From Evaluations in the sidebar, you see the Evaluations Management page: all evaluations for the project.

Evaluations list

Search and sort

ControlWhat it does
SearchFilter evaluations by name or description.
SortSort by Name, Description, or Created Date (ascending/descending).

Evaluation cards

Each card shows:

  • Name and Description
  • Type badges — AUTOMATIC, DATASET or EXPERIMENT
  • Scope summary — "Dataset: [name]" or "N experiments" with score count
  • Details — open the evaluation detail page
  • Re-run — re-execute the evaluation
  • Delete — remove the evaluation and all results

New evaluation

Click New evaluation to create an evaluation with name, scope, dataset or experiments, and scores.


Create evaluation

Dataset scope

Create New Evaluation — Dataset scope

FieldWhat it does
NameRequired. Label for the evaluation.
DescriptionOptional. Helper text for your team.
Evaluation ScopeSelect Dataset.
DatasetSelect the dataset to score. Required.
ScoresAdd one or more scores. Required.

Scores run on each dataset row. For LLM-as-judge scores, the model evaluates inputs/outputs; for manual scores, enter results in the Detailed tab. See Dataset evaluation for statistics and behaviour.

Experiment scope

Create New Evaluation — Experiment scope

FieldWhat it does
NameRequired. Label for the evaluation.
DescriptionOptional. Helper text for your team.
Evaluation ScopeSelect Experiment.
ExperimentsAdd one or more experiments. Required.
ScoresAdd one or more scores. Required.

Scores run on experiment results (model outputs per dataset row). Use one experiment for single-variant analysis, or multiple experiments to compare variants. See Single experiment evaluation and Multiple experiment evaluation for statistics and comparison.

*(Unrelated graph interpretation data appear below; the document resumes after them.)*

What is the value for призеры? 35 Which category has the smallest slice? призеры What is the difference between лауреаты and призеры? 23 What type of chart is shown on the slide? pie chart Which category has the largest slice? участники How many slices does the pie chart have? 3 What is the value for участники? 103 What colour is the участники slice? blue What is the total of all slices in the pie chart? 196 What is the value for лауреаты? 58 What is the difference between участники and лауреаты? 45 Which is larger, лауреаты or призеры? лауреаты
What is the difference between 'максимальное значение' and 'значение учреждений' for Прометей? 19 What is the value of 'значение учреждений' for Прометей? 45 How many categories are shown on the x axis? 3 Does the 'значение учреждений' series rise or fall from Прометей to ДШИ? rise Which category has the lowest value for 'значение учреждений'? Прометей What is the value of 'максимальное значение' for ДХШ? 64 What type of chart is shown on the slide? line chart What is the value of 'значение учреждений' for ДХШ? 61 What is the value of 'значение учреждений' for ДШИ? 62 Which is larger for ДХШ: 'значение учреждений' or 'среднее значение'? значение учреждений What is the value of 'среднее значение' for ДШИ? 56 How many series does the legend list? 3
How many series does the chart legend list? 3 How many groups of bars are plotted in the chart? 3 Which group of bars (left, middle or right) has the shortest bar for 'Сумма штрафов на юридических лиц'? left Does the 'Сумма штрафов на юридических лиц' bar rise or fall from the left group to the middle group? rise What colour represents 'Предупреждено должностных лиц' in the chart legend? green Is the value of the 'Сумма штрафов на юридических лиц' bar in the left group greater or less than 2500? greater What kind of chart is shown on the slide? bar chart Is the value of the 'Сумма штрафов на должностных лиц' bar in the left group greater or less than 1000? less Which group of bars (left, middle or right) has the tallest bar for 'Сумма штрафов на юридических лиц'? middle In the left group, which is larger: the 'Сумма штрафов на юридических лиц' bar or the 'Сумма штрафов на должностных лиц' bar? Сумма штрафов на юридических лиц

Click Create Evaluation to save. The evaluation runs automatically.


Evaluation detail

When you open an evaluation, you see General and Detailed tabs. Evaluations with 2+ experiments also show a Comparison tab.

  • Back to Evaluations — return to the list
  • Re-run — re-execute the evaluation
  • Delete — remove the evaluation and all results

General tab

Shows evaluation configuration and statistics (summary per score). How statistics are calculated depends on the evaluation case and score type — see:

Detailed tab

Table of dataset columns plus score columns (one per score). Each row shows inputs and the score value for each metric. Use search, copy, and pagination as needed.

Manual evaluation

For evaluations that use manual scores (e.g. dataset scope with human-provided labels), you enter or edit score values directly in the Detailed tab. Click a score cell to add or change the value for that row; statistics on the General tab update as you save. The short video below shows how to manually add a score in a dataset evaluation.

Comparison tab (multiple experiments only)

When an evaluation has 2 or more experiments, a Comparison tab appears. You pick two experiments (A and B) and a score; the UI shows paired comparison statistics and charts (mean delta, effect size, win/tie/loss, etc.). How comparison is calculated is described in Multiple experiment evaluation — Comparison.


Re-run evaluation

Use Re-run to execute the evaluation again. Useful when:

  • The dataset or experiment results have changed
  • Scores or score configuration have changed

Re-running replaces existing results. The operation may take some time for large datasets or many scores.


When to use

  • Dataset scope — Score a curated dataset without running experiments (e.g. manual labels, LLM-as-judge on reference data). See Dataset evaluation.
  • Single experiment — Check quality of one prompt variant's outputs. See Single experiment evaluation.
  • Multiple experiments — A/B test prompt or model changes; use the Comparison tab to see which variant wins. See Multiple experiment evaluation.